» **ЗАДАНИЕ 1**:
Ответьте по фрагменту о скульпторе Опекушине:
(a) Чьи рассуждения о «плохом технике» А. М. Опекушине осуждаются в начале фрагмента?
(b) Какой по счету русско-турецкой войны, по слухам, ожидали в Петербурге?
(c) Кто, согласно уведомлению, намеревался посетить мастерскую Опекушина?
» **ЗАДАНИЕ 2**:
Напишите продолжение фрагмента о скульпторе Опекушине, начиная сразу после его последнего предложения.

» **ПРЕДОСТАВЛЕННЫЙ ТЕКСТ**:
Беспардонные рассуждения Н. Н. Врангеля о “плохом технике” А. М. Опекушине, к сожалению, подхваченные некоторыми безответственными советскими искусствоведами, не выдерживают никакой критики, когда углубленно знакомишься с творчеством замечательного русского скульптора. Эти рассуждения сродни приведенному уже нами злобному выкрику “Голоса” и преследовали те же цели — принизить русского человека. Дескать, на что он может быть способен, если он — русский?
По Петербургу ходили слухи, что Россия вот-вот должна вступить в шестую по счету русско-турецкую войну. На этот раз ее главными мотивами было стремление поддержать освободительное движение народов Балкан против османского ига. Поговаривали, что Император Александр II сам возглавит Русскую Армию. В этой предвоенной обстановке для Опекушина было полной неожиданностью уведомление о том, что его мастерскую намеревается посетить сам Государь.

» **ИСХОДНЫЕ ДАННЫЕ**:
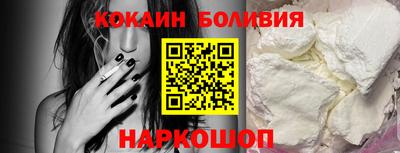 apvp Краснодар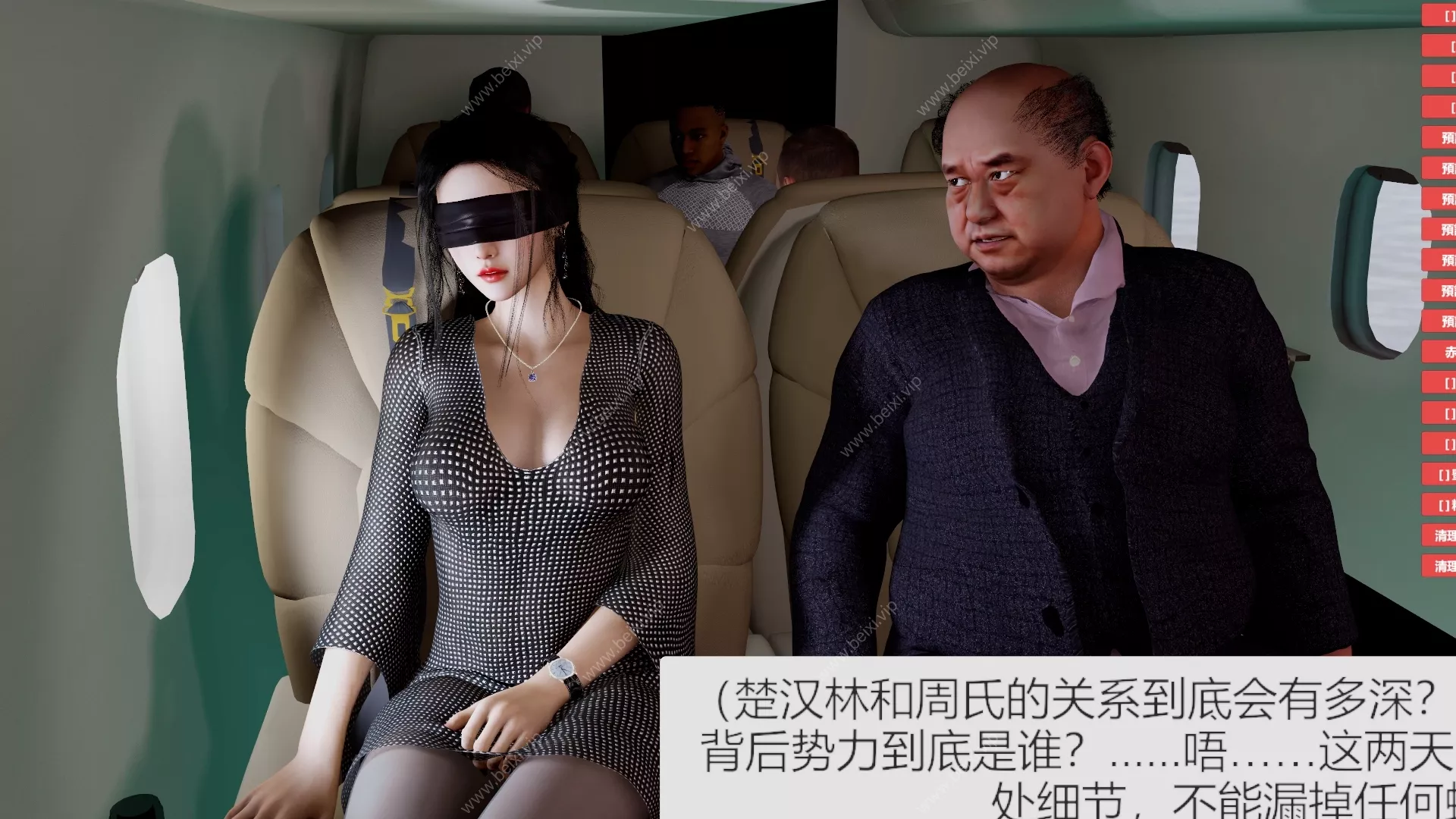 中英文UNDERCOVER_KIT_MAN_EP6_Act1to3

» **ОТВЕТ 1**:
(a) Н. Н. Врангеля.
(b) Шестой.
(c) Сам Государь.

» **ОТВЕТ 2**:
Ну что ж, он готов показать своего Пушкина. Скульптура в глине была уже полностью готова. Как будто предвидя такой случай, Александр Михайлович сделал несколько моделей скульптуры самого Императора Александра — на коне, а также восседающим на троне. В назначенный день он облачился в тот самый фрак, который был куплен на деньги Микешина. Он не собирался ломать комедии, подобно той, какую отмочил его бывший патрон. В мастерскую приехали его жена Евдокия Ивановна и брат Константин Михайлович, а также автор постамента — архитектор, академик Иван Семенович Богомолов. Брат держался молодцом, а Евдокия Ивановна то бледнела, то на лице ее выступали красные пятна. Александр Михайлович успокаивал жену, показывая, что он нисколько не волнуется.
Это было не так. Он любил Царя, верил в его искреннее стремление облегчить участь народа, встреча с ним была для него величайшей честью.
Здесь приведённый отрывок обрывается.